* **RECORD EXCERPTS**:

[Begin]

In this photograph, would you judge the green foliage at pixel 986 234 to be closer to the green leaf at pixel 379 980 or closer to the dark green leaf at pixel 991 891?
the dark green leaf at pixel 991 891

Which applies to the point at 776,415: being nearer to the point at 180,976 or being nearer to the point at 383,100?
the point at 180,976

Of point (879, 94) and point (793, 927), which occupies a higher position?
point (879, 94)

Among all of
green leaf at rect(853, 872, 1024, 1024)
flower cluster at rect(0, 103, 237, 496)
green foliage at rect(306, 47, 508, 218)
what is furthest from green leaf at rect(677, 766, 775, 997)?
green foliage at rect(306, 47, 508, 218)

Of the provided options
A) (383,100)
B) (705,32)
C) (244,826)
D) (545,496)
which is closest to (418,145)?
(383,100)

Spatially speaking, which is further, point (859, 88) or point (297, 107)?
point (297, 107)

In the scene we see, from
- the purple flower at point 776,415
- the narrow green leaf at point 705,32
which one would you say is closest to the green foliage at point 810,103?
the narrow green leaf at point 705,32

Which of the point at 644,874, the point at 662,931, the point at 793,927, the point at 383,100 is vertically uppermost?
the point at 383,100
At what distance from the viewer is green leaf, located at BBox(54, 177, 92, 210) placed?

[End]

Copy the rows above word for word, from the line that contains "Of point (879, 94)" through the last line of the rows, both ends included.

Of point (879, 94) and point (793, 927), which occupies a higher position?
point (879, 94)

Among all of
green leaf at rect(853, 872, 1024, 1024)
flower cluster at rect(0, 103, 237, 496)
green foliage at rect(306, 47, 508, 218)
what is furthest from green leaf at rect(677, 766, 775, 997)?
green foliage at rect(306, 47, 508, 218)

Of the provided options
A) (383,100)
B) (705,32)
C) (244,826)
D) (545,496)
which is closest to (418,145)?
(383,100)

Spatially speaking, which is further, point (859, 88) or point (297, 107)?
point (297, 107)

In the scene we see, from
- the purple flower at point 776,415
- the narrow green leaf at point 705,32
which one would you say is closest to the green foliage at point 810,103?
the narrow green leaf at point 705,32

Which of the point at 644,874, the point at 662,931, the point at 793,927, the point at 383,100 is vertically uppermost?
the point at 383,100
At what distance from the viewer is green leaf, located at BBox(54, 177, 92, 210) placed?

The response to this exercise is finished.